**Cosa fare**
Nel testo sull'annuncio del vangelo riportato qui sotto, elenca tutti gli ambiti in cui, secondo chi risponde, la gente aspetta dei testimoni.

**Testo estratto**
_ _ _ _ _

In queste sere, noi laici presenti in questo viaggio ci siamo ritrovati diverse volte a domandarci proprio cosa significhi il termine “annuncio”, di cui abbiamo tanto sentito parlare in ogni luogo incontrato. Per te, per la tua esperienza di missionario, che significato ha?
Credo che il Signore stesso ci abbia insegnato il significato con la sua vita. Agli stessi discepoli che gli chiedevano “Maestro, dove abiti?” lui ha risposto “Venite e seguitemi”.
Ecco, io credo che l’annuncio sia il cercare di vivere, innanzitutto personalmente, il vangelo e poi annunciarlo con la testimonianza della vita. Questo penso sia l’essenziale, perché la gente
dovunque è stanca di parole, parole, parole e vuole incontrare gente che in prima persona mostri di vivere il messaggio di Cristo. E quindi aspetta testimoni nella preghiera, testimoni nella carità, testimoni nelle opere di misericordia. Bisogna però stare attenti a non cadere nella tentazione di atteggiamenti del tipo “io so, e quindi dico: fate”, al contrario occorre rimboccarsi le maniche e lavorare insieme alla gente. Questo penso valga in tutti i campi e per
tutte le persone: ecco il significato dell’annunciare il vangelo.
Quale termine useresti per definire l’impegno di questi missionari in terra turca?

_ _ _ _ _

**Informazioni**
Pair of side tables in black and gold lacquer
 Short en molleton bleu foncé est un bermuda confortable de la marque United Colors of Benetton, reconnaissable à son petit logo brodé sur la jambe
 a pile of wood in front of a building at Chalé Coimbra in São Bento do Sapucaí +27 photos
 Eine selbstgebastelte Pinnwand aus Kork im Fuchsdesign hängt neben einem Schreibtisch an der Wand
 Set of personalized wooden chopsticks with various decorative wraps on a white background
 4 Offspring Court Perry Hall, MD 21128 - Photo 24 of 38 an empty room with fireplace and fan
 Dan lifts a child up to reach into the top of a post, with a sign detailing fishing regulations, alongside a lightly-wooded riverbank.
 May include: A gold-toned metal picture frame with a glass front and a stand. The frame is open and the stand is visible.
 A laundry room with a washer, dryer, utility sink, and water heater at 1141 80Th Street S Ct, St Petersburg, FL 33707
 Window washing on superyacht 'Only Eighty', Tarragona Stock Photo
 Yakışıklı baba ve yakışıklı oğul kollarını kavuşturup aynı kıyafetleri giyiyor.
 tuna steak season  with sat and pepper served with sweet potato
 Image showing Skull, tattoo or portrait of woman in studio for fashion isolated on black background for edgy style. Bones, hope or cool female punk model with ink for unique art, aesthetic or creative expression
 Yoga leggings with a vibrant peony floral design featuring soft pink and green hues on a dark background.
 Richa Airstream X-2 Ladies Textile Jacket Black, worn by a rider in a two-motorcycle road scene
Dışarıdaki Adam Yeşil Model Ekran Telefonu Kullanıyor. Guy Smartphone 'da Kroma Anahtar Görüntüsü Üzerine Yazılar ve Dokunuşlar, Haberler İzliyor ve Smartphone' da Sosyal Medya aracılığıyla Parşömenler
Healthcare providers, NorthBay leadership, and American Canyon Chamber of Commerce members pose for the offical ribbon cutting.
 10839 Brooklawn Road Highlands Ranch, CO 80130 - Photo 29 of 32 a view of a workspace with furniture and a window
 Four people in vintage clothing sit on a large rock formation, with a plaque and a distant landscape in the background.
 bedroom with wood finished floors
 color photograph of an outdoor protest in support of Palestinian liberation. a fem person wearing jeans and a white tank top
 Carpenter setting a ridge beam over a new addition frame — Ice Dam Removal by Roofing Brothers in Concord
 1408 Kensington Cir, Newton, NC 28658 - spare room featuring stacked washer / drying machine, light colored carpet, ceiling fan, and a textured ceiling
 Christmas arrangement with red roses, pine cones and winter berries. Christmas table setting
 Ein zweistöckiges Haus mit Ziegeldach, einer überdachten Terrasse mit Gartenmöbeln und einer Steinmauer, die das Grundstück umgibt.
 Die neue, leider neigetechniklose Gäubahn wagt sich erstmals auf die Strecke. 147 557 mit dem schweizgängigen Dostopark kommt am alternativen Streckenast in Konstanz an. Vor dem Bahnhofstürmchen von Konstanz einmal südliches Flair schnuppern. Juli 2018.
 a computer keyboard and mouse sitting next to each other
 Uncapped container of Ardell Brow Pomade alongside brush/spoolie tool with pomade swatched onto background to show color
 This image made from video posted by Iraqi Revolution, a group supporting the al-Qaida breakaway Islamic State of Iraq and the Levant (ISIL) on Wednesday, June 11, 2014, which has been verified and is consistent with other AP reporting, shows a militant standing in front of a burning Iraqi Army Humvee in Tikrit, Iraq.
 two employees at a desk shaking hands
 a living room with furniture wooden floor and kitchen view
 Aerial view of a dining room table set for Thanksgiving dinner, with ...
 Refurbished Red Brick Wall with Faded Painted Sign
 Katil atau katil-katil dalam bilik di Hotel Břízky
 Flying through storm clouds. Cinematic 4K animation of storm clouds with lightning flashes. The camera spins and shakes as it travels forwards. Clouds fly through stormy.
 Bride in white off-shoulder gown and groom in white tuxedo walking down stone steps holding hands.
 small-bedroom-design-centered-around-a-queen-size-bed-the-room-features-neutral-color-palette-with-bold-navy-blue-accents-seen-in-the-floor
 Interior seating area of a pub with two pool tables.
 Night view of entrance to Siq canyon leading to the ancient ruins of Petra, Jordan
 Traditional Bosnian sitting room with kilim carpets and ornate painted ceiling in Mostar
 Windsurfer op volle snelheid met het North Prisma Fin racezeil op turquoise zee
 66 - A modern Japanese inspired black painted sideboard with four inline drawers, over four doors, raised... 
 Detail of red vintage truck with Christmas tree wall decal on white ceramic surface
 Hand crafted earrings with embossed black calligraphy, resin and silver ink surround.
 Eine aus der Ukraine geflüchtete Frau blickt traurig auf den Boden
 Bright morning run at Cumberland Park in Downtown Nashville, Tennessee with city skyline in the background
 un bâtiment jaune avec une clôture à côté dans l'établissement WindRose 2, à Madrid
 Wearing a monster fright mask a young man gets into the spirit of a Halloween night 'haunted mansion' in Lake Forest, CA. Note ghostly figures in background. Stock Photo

_ _ _ _ _

**Soluzione**
- la preghiera
- la carità
- le opere di misericordia